• [Exercise instructions]:
1. In the text on the Horniman art partnership, how many art boards did the Goldsmiths art students design?
2. From the text on the Horniman art partnership, reproduce word for word the passage starting with "Benjamin Verdicchio is" and going on through "University of London.".
*** Text segment ***
Over the course of three workshops run by Goldsmiths art students, Conisborough College pupils created artwork inspired by the Horniman and its collections. They reflected upon their own connection to nature, as well as climate and ecological issues.
The Goldsmiths art students used the work created by the Conisborough pupils to design five art boards. The boards explore the themes of sustainability and climate action.
See the results of this partnership on display in the Horniman Gardens throughout the summer.
Conisborough College is a secondary school in Lewisham. The students who attend the school bring with them a diversity of experiences and backgrounds – both socially and culturally – and the school community is built on the strengths of this local diversity. This project gave year 9 and 10 art pupils the opportunity to play an active part in their local community, and the chance to motivate and inspire others through their artwork.
Finlay Forbes Gower
Finlay’s work comes from a personal embodied enquiry into how she connects with place; the human and non-human other. Her work often takes the form of poetry, performance and film and collaborative practises. She has a background in Theatre Design; Costume and Props and so storytelling forms a fundamental part of her art practise; looking for ways to connect and share experiences with others. Her modes of making draw on her interest in the sensuous, queer ecologies and phenomenology.
Benjamin Verdicchio is an artist who investigates relationships to place through its material and relational genealogies, resulting in installations, sculptures, performances, and workshops. Born in Montréal, he received his BFA from OCAD University, Toronto, and is currently working towards his studio-based MA in Art & Ecology from Goldsmiths, University of London.
Environmentally focused, Laura intends to generate awareness and action towards issues of global climate change. This socially engaged art practice takes on many forms to encourage, and inspire change from both communities and individuals. Researching environmental concerns, she presents her findings as an interweaving of art and ecology through practice, materials and experience. Creating sustainable solutions to protect our planet, and changing perspectives through the medium of art.
*** End of Text segment ***
*** Collected data ***
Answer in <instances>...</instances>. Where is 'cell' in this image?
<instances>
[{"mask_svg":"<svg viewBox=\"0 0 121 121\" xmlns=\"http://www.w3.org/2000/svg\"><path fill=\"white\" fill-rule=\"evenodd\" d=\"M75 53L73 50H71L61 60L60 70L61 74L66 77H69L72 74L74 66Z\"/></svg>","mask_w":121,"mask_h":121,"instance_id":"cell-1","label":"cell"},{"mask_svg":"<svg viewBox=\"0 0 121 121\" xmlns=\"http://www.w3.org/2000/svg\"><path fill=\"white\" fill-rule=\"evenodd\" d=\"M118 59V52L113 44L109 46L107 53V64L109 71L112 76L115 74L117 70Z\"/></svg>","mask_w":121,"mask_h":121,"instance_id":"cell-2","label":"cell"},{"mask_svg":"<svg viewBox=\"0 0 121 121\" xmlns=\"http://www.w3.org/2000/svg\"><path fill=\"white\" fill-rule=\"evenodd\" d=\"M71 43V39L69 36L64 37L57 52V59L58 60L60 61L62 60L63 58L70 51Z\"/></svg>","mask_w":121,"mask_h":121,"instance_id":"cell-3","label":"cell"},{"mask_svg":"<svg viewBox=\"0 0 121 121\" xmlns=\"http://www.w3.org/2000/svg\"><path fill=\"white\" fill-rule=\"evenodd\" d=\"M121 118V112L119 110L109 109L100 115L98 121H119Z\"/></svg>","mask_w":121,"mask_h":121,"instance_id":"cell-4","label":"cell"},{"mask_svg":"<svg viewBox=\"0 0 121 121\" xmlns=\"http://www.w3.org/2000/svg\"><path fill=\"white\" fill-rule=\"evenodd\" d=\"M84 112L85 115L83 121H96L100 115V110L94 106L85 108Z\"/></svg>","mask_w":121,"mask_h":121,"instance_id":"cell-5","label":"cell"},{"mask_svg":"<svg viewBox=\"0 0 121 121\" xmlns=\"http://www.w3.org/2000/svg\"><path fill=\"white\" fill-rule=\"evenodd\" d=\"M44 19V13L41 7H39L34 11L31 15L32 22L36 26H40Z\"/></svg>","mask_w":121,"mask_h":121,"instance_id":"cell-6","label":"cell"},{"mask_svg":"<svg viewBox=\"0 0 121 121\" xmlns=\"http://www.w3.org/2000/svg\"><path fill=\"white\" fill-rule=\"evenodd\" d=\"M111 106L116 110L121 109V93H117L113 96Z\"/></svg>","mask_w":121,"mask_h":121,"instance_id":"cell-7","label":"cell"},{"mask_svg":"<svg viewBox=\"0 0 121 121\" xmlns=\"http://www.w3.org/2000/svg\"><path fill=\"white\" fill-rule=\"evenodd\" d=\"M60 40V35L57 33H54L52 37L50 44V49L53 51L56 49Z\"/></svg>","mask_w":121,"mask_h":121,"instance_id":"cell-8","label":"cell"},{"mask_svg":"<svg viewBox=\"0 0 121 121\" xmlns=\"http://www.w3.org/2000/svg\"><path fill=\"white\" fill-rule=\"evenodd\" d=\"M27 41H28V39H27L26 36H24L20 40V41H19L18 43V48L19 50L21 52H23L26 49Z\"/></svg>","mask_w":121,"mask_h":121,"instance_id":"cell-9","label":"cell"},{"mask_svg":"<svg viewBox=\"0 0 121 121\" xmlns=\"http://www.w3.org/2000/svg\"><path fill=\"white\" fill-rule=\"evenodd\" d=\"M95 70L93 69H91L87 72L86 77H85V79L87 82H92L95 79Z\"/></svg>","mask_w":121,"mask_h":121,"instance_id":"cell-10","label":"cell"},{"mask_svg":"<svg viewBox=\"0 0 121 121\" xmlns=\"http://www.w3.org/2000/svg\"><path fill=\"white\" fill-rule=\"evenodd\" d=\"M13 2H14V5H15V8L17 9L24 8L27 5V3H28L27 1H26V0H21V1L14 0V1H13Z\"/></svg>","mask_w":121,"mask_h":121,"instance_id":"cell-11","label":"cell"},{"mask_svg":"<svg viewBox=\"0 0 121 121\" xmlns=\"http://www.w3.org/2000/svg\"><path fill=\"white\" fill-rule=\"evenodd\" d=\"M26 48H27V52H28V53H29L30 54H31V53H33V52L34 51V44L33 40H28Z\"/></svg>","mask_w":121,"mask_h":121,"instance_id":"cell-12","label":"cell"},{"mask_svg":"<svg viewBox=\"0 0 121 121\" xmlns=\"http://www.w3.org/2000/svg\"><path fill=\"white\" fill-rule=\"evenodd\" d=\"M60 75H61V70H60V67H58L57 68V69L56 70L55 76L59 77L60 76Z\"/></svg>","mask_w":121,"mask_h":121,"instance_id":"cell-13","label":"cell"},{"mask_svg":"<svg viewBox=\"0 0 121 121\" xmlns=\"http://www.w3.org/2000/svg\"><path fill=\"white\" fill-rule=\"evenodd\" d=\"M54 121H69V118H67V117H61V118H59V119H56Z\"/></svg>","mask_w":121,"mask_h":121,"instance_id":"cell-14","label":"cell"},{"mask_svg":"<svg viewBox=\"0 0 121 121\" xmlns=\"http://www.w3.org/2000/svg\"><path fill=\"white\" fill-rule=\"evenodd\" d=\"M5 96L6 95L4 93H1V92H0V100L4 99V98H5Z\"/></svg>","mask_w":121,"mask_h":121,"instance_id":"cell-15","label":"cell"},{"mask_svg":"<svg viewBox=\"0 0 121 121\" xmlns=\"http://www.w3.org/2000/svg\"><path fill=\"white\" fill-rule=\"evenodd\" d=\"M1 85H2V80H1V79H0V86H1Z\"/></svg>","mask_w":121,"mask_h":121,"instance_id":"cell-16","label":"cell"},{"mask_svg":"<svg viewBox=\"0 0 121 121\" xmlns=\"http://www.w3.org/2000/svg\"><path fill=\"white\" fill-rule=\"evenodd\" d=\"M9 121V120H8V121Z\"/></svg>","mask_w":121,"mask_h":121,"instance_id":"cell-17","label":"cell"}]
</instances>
*** End of Collected data ***
• [Written responses]:
1. Five art boards.

2.
Benjamin Verdicchio is an artist who investigates relationships to place through its material and relational genealogies, resulting in installations, sculptures, performances, and workshops. Born in Montréal, he received his BFA from OCAD University, Toronto, and is currently working towards his studio-based MA in Art & Ecology from Goldsmiths, University of London.